▶ **What to work on**
Write out each line exactly as it stands, please.

▶ **Excerpted data**

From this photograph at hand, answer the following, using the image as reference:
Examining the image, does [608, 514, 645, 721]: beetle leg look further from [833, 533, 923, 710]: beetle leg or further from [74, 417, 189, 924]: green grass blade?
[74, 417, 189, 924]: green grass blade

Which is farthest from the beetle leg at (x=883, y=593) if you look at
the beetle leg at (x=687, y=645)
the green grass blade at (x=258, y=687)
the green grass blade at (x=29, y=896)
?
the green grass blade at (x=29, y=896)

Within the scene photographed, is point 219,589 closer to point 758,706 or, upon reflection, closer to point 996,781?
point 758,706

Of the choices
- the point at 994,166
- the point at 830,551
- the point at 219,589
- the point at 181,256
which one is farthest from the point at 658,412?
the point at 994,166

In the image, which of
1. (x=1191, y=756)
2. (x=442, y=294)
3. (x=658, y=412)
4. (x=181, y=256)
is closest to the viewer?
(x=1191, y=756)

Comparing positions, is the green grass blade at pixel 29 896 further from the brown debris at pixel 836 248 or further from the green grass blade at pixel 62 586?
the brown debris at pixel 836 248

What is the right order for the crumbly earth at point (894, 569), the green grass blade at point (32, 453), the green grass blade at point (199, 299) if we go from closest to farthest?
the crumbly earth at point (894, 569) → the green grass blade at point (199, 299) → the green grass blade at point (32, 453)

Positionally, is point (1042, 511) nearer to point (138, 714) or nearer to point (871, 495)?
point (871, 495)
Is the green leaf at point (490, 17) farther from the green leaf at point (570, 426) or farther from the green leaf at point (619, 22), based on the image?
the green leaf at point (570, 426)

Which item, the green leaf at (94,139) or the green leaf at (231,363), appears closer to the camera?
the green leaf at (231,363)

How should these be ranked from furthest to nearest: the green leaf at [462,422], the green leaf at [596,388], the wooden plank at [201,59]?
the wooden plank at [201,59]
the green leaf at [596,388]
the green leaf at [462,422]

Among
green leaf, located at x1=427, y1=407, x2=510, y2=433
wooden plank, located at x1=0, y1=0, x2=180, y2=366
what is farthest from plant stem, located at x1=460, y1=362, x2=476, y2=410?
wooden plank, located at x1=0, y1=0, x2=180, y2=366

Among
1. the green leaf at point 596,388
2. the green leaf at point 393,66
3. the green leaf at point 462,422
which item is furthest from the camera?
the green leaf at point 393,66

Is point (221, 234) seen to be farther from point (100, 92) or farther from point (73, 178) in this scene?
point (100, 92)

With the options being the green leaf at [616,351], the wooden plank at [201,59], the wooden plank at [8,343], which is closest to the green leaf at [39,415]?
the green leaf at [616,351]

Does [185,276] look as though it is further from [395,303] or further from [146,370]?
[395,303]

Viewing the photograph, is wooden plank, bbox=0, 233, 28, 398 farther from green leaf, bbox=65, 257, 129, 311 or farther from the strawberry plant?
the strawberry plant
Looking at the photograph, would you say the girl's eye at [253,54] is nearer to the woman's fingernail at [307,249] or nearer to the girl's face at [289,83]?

▶ **Exercise output**
From this photograph at hand, answer the following, using the image as reference:
Examining the image, does [608, 514, 645, 721]: beetle leg look further from [833, 533, 923, 710]: beetle leg or further from [74, 417, 189, 924]: green grass blade?
[74, 417, 189, 924]: green grass blade

Which is farthest from the beetle leg at (x=883, y=593) if you look at
the beetle leg at (x=687, y=645)
the green grass blade at (x=258, y=687)
the green grass blade at (x=29, y=896)
?
the green grass blade at (x=29, y=896)

Within the scene photographed, is point 219,589 closer to point 758,706 or, upon reflection, closer to point 996,781?
point 758,706

Of the choices
- the point at 994,166
- the point at 830,551
- the point at 219,589
- the point at 181,256
which one is farthest from the point at 658,412?
the point at 994,166

In the image, which of
1. (x=1191, y=756)
2. (x=442, y=294)
3. (x=658, y=412)
4. (x=181, y=256)
is closest to the viewer?
(x=1191, y=756)

Comparing positions, is the green grass blade at pixel 29 896 further from the brown debris at pixel 836 248 or further from the green grass blade at pixel 62 586?
the brown debris at pixel 836 248

What is the right order for the crumbly earth at point (894, 569), the green grass blade at point (32, 453), the green grass blade at point (199, 299) if we go from closest to farthest?
the crumbly earth at point (894, 569) → the green grass blade at point (199, 299) → the green grass blade at point (32, 453)

Positionally, is point (1042, 511) nearer to point (138, 714) or nearer to point (871, 495)?
point (871, 495)
Is the green leaf at point (490, 17) farther from the green leaf at point (570, 426) or farther from the green leaf at point (619, 22), based on the image?
the green leaf at point (570, 426)

Which item, the green leaf at (94,139) or the green leaf at (231,363), appears closer to the camera?
the green leaf at (231,363)

How should these be ranked from furthest to nearest: the green leaf at [462,422], the green leaf at [596,388], the wooden plank at [201,59]?
the wooden plank at [201,59]
the green leaf at [596,388]
the green leaf at [462,422]

Among
green leaf, located at x1=427, y1=407, x2=510, y2=433
wooden plank, located at x1=0, y1=0, x2=180, y2=366
what is farthest from plant stem, located at x1=460, y1=362, x2=476, y2=410?
wooden plank, located at x1=0, y1=0, x2=180, y2=366

Among
1. the green leaf at point 596,388
2. the green leaf at point 393,66
3. the green leaf at point 462,422
which item is furthest from the camera?
the green leaf at point 393,66

Is point (221, 234) seen to be farther from point (100, 92) or farther from point (73, 178) in this scene?
point (100, 92)

With the options being the green leaf at [616,351], the wooden plank at [201,59], the wooden plank at [8,343], which is closest to the green leaf at [39,415]?
the green leaf at [616,351]

Does [185,276] look as though it is further from [395,303] or further from [146,370]?
[395,303]

Viewing the photograph, is wooden plank, bbox=0, 233, 28, 398 farther from green leaf, bbox=65, 257, 129, 311 or farther from the strawberry plant?
the strawberry plant
Looking at the photograph, would you say the girl's eye at [253,54] is nearer to the woman's fingernail at [307,249] or nearer to the girl's face at [289,83]?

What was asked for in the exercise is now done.